Don't take this badly but you're both overcomplicating (by totally unecessarilly "decorating" your post with wholly irrelevant details on the transmission and reception of specific forms of human communication) and oversimplifying (by going for some pretty irrelevant details and getting some of it wrong).

Also there's just one language model.
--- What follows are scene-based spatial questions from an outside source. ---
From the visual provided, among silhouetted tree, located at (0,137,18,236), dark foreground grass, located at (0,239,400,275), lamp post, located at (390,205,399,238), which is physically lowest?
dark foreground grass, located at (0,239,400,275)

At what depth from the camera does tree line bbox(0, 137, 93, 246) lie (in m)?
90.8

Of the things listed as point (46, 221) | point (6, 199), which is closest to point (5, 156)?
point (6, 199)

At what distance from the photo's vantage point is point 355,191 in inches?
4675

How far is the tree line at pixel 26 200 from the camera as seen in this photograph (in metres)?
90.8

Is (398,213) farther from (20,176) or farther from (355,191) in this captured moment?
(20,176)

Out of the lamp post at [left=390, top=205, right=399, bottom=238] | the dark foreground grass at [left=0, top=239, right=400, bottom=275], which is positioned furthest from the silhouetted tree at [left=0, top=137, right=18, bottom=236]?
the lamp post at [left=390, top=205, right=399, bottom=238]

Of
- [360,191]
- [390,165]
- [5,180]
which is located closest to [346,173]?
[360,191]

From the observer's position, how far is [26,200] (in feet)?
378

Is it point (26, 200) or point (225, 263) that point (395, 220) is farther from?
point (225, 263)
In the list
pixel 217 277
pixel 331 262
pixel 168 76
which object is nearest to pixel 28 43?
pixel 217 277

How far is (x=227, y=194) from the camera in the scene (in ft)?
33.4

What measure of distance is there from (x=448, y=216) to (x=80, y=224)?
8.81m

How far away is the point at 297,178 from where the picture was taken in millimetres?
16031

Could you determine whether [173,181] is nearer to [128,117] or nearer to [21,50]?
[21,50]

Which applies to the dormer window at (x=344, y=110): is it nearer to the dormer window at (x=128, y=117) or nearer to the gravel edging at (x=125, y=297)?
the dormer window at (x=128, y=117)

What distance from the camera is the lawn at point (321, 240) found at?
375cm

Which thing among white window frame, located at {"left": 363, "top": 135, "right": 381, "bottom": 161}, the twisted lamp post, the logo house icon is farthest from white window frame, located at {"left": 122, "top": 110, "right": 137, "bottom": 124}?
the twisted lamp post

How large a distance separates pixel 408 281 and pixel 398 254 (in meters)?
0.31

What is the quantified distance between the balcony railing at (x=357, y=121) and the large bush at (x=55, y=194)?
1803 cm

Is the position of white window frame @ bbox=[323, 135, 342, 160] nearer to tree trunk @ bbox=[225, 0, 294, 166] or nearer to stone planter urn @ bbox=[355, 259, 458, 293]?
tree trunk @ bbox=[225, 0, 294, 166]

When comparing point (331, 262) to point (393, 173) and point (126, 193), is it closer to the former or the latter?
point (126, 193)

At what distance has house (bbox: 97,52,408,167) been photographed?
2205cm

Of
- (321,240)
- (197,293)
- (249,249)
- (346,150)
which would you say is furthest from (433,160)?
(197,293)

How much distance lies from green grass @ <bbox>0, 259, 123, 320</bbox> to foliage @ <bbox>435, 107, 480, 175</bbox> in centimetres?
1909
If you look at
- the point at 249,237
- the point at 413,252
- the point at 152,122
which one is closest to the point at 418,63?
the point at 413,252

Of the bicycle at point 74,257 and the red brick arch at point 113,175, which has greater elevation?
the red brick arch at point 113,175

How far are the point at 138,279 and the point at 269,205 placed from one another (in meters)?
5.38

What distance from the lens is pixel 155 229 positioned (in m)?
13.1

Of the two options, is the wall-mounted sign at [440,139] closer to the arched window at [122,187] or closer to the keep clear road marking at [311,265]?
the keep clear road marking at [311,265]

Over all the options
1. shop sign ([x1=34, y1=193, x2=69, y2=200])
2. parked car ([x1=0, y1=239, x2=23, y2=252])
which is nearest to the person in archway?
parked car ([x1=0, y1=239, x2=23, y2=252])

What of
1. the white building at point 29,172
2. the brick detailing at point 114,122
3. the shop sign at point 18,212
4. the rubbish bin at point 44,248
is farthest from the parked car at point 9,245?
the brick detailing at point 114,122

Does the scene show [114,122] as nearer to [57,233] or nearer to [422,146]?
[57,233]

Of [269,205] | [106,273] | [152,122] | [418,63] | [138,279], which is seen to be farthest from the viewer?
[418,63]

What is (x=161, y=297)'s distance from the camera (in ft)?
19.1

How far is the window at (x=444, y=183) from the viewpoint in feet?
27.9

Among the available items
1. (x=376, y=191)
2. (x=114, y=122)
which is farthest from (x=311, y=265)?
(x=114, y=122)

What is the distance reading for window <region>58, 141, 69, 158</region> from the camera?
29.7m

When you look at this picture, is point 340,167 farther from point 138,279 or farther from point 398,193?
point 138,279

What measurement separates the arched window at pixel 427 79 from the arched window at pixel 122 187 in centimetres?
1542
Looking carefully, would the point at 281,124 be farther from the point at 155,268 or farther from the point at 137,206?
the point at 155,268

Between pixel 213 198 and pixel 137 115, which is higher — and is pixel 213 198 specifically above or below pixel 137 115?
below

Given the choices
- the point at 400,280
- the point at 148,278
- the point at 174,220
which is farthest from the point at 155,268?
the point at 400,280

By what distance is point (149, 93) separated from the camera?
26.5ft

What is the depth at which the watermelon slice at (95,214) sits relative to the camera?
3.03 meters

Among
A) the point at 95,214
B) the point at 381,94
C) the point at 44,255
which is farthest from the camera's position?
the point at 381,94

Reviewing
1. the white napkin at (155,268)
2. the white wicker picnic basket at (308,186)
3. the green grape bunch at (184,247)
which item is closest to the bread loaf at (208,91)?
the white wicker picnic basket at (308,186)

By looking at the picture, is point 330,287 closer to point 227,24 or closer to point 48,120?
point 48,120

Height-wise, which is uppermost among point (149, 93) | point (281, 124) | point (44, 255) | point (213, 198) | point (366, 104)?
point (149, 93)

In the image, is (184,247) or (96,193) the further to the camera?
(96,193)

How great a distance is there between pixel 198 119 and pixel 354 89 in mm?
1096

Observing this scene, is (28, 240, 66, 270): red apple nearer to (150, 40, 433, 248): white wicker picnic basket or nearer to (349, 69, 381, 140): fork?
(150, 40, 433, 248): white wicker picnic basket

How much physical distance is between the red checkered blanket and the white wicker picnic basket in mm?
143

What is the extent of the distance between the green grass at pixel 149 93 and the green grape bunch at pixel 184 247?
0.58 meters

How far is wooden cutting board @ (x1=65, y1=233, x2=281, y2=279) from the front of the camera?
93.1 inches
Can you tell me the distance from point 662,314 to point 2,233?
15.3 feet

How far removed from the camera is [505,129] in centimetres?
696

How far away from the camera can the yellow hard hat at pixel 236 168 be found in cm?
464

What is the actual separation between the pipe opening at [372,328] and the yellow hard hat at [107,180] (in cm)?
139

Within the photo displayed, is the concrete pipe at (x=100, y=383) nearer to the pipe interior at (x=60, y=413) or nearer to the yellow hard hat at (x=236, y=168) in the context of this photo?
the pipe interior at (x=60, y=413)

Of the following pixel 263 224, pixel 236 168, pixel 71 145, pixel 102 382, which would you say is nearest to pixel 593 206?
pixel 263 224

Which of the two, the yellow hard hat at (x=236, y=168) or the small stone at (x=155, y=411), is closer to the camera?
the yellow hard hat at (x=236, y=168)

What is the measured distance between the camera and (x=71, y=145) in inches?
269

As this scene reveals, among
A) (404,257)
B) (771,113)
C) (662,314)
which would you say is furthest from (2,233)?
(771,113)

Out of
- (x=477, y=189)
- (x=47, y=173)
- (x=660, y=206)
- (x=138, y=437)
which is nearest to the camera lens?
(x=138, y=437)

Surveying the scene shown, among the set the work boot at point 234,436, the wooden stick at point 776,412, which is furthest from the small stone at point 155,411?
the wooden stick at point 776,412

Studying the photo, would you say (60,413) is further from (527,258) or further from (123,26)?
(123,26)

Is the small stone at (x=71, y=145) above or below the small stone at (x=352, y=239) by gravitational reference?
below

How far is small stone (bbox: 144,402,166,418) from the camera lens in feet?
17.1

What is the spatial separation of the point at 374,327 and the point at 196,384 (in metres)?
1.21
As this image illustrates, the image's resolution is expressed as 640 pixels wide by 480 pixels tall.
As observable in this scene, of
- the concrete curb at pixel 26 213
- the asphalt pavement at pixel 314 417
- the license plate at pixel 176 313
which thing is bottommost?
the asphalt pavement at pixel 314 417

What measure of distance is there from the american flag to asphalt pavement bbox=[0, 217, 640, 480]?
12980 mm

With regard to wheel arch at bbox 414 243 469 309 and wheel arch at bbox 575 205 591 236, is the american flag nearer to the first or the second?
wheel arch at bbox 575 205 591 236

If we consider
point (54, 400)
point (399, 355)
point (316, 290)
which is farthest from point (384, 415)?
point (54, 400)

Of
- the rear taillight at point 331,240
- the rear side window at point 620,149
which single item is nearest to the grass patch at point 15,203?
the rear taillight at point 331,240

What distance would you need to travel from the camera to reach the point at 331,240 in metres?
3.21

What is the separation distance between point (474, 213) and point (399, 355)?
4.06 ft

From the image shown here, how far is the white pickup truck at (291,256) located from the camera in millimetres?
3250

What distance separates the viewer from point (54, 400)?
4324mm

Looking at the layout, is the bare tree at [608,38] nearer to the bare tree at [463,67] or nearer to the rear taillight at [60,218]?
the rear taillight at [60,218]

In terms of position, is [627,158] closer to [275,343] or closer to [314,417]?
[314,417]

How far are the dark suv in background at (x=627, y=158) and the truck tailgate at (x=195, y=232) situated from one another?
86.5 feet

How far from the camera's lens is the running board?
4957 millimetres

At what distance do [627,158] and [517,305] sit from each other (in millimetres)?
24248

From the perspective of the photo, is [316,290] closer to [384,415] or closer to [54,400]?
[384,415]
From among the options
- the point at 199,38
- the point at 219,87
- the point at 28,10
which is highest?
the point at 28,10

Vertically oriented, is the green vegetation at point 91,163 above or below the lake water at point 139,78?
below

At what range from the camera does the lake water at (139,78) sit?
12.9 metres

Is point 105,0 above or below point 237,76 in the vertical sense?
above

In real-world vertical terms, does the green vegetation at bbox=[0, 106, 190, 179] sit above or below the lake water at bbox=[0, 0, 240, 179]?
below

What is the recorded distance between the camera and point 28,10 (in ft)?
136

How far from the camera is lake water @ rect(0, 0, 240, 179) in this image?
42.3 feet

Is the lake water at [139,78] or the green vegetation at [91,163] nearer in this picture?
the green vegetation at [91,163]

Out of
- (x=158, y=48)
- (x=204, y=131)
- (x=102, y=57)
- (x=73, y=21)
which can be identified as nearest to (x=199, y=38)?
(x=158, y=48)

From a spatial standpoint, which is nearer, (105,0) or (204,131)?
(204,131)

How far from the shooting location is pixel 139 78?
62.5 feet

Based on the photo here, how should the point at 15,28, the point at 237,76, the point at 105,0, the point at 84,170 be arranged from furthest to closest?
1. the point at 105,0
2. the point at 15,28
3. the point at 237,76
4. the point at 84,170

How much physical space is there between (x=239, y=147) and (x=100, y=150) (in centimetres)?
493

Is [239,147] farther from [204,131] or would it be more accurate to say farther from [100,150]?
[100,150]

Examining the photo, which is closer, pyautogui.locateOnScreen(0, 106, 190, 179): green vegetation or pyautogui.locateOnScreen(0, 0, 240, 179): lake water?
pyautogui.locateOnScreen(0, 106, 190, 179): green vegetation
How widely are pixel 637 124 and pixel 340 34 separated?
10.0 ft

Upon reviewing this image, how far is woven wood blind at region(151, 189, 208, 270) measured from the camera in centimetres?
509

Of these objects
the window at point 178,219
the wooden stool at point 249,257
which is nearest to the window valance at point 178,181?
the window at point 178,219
The means by which the language was transmitted and turned into data (sound, images, direct ascii data, whatever) are something entirelly outside the scope of the language model.

You have a really really confused idea of how all of this works and not just the computing stuff.

Worse, even putting aside all of that "wtf" stuff about language transmission processes in your post, even them getting an LLM to do maths from language might not be a genuine breakthrough: they might've done this "maths support" by cheating, for example just having the NN recognize math-related language and transform maths-related language tokens into standard maths tokens that can be used by a perfectly normal algorithmic engine (i.e. hand-coded by humans) to calculate stuff and then translating the results back to human language tokens, something which wouldn't be the "AI" part doing or understanding the concept of Mathsin any way whatsoever, just the AI translating tokens between formats and an algorithmic piece of software designed by a person doing the actual maths using hardcoded algorithms - somebody integrating a maths calculating program into an LLM isn't AI, it's just normal coding.

Also the basis of the actual implementation of an LLM is basic maths and it's stupidly simple to get, for example, a neuron in a neural network to add 2 numbers.